TEXT SHOWN:
======

In this study we show the efficacy of DNA capture sequencing and interrogation of variants in biologically important loci outside of the CCDS exome. These regions almost uniformly demonstrated decreased capture ability, as measured by average target coverage, when compared to the CCDS regions. Overall, both Illumina and SOLiD sequencing platforms showed similar biases in coverage of genomic subregions when measured relative to the CCDS. Importantly, capture ability appeared to be confounded by biases introduced by the sequencing technology and correlated with GC content of the target sequence, a known factor in short-read sequencing [37
]. Particularly, conserved UTR regions, which are approximately 30% GC, and regulatory regions, which are approximately 70% GC, had approximately half of the sequence depth of coverage as the CCDS regions, approximately 50% GC. When compared to WGS (non-capture) data the same general biases were evident. However, the act of capturing the targeted regions seems to exacerbate the coverage bias by an additional 5 to 10%. The exceptions to this are the predicted exons and microRNA, where the coverage was higher than expected and the UTR regions where the coverage was as much as 25% lower than expected from the WGS data. This effect may be due to steric hindrance of probe-target binding introduced by secondary structure present in the UTR regions. These results imply that naively capturing biologically relevant loci other than the CCDS will require 20 to 40% more sequencing data to be generated than expected from the CCDS. It may be possible, however, to alter the capture reagent, perhaps by increasing the representation of some probes, in order to compensate for the empirically measured coverage biases and thus help normalize the coverage when capturing CCDS and other elements.

======

DATA BLOCK:
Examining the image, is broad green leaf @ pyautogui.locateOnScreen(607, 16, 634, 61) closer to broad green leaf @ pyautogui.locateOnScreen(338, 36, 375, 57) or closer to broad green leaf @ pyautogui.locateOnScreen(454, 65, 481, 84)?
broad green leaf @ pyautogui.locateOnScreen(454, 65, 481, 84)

======

EXERCISE:
In the text on DNA capture sequencing, about what GC content do the CCDS regions have?

SOLUTION TO THIS TASK:
About 50% GC.